This action was brought to recover the balance of the purchase price of certain logs which the plaintiff claimed to have sold and delivered to the defendant.

The complaint alleges that on May 1, 1892, the parties hereto entered into a contract whereby the plaintiff agreed to sell and the defendant to buy a quantity of saw logs of different marks, owned by the plaintiff, and then in St. Croix river above the St. Croix boom, and to be delivered therein, for which the defendant agreed to pay the plaintiff a stated price per thousand feet at the end of each month in which any of such logs were delivered; that during the season of 1892 he so delivered to the defendant logs which, at the con-, tract price, aggregated in value $2,033.97, no part of which has been paid except $625.96. The answer admitted the contract, but put in issue the plaintiff’s ownership of the logs, and alleged that the ■scale bills of the logs bearing plaintiff’s marks presented to the ■defendant by the plaintiff as evidence of the quantity of logs delivered by him to it within the boom were fraudulent by reason of the fact that one of the tallymen, Charles T. Goodrich, acting in collusion with the plaintiff, made false entries on the scale cards, which were the basis of the scale bills and records in the office of the surveyor general of logs, whereby the plaintiff was credited with logs belonging to other parties. The answer also alleged that the defendant had paid the plaintiff for more logs than he had delivered to it.

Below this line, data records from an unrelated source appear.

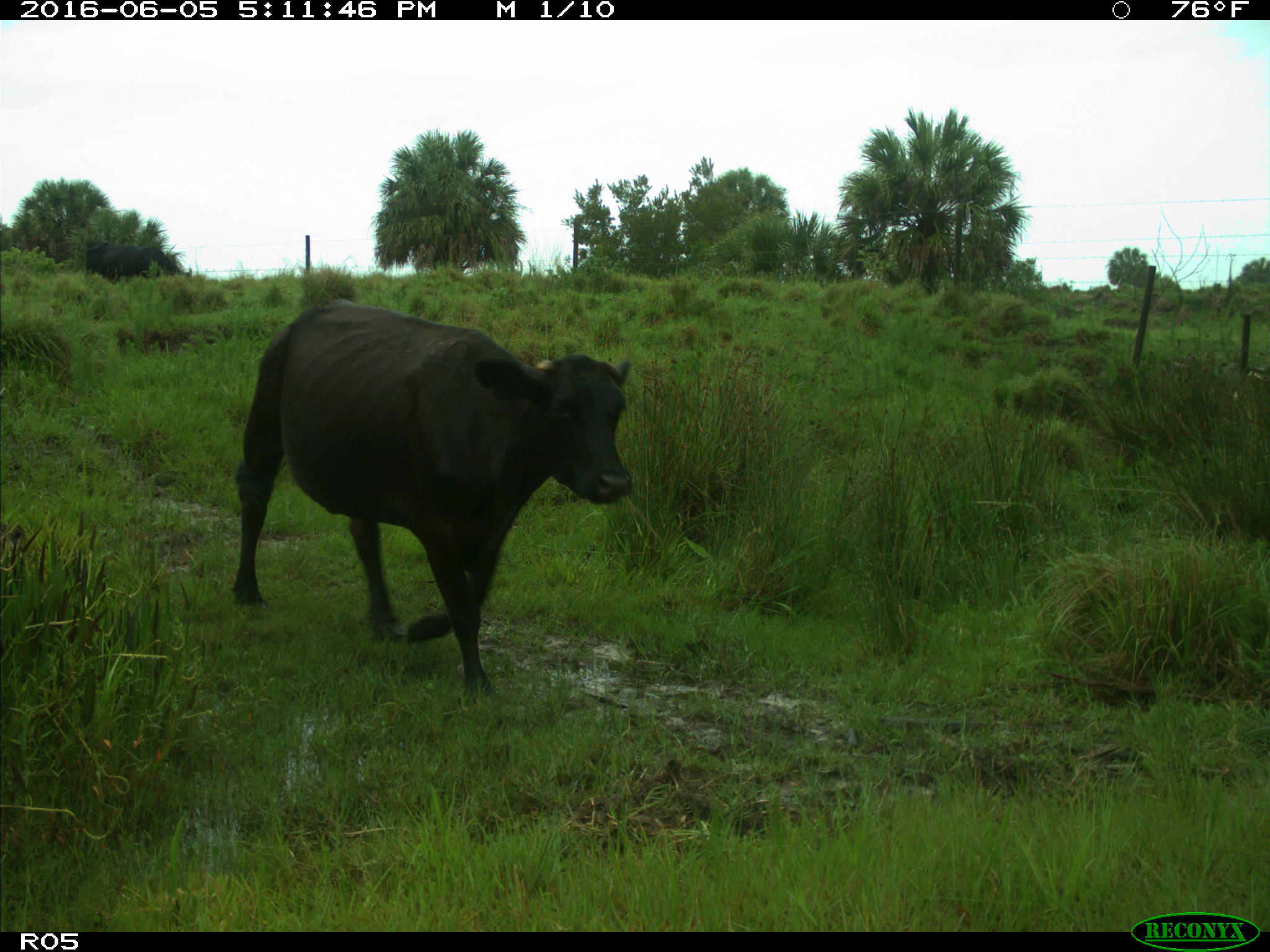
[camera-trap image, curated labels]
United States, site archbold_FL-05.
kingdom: Animalia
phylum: Chordata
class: Mammalia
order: Artiodactyla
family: Bovidae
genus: Bos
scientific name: Bos taurus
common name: domestic cow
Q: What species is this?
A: Bos taurus (domestic cow).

On the trial one of the principal questions was the correctness of the scale cards made by Goodrich. The jury specially found that the *374tally of the plaintiffs’ logs made by Goodrich upon the scale cards was not fraudulent, and returned a general verdict for the plaintiff for the full amount claimed. The defendant appealed from the judgment entered on the verdict. The defendant’s assignments of error relate exclusively to the rulings of the trial court in admitting or rejecting evidence.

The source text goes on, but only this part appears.